篠田さんによれば、コミュニケーションでは聞き手が重要な役割を果たしているといいます。

本来、コミュニケーションとは「相手の話をよく聴き、相手が言いたいことをそのまま理解すること」で完了します。コミュニケーションを完了させるのは聞き手であり、「聴く」ことの重要性を親子のキャッチボールに例えて、篠田さんは話します。

キャッチボールが続くのは、キャッチする側がしっかりしているからです。例えば、親子のキャッチボールで子どもが変な方向に投げたり弱く投げたりしても、親がちゃんとキャッチすれば続きますよね。コミュニケーションも同じで、聞き手が相手の話をよく聴き、相手が言いたいことをそのまま理解すれば、コミュニケーションのキャッチボールはうまくいきます。

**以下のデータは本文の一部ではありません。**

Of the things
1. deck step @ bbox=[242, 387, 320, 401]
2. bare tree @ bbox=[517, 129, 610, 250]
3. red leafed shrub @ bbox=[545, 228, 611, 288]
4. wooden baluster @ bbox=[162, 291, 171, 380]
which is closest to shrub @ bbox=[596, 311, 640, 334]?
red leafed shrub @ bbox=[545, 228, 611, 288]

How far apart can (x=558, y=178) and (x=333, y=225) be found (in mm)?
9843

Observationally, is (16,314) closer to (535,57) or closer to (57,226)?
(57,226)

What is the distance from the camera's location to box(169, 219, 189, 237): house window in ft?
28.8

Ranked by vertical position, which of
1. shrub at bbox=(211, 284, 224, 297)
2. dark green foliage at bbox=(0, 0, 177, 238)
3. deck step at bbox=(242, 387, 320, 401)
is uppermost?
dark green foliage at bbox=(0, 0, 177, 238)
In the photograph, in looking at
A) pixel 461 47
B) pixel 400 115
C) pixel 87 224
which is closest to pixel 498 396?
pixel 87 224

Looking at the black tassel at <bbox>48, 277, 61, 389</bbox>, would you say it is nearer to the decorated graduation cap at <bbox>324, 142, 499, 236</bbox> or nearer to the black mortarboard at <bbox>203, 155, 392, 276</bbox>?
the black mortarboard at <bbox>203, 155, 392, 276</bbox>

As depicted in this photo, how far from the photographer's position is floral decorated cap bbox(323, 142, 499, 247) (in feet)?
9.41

また、コミュニケーションでは聞き手の受け取り方によって話し手が話す内容を無意識に変える、と篠田さんは話します。聞き手がどのようにきくかは話す内容にも影響します。一対一で話す時と大勢の前で話す時によって話し方を変えるように、実は「きき方」も状況場面によって変えることができます。「きき方」の種類を知ることがコミュニケーションの取りやすさにつながると言います。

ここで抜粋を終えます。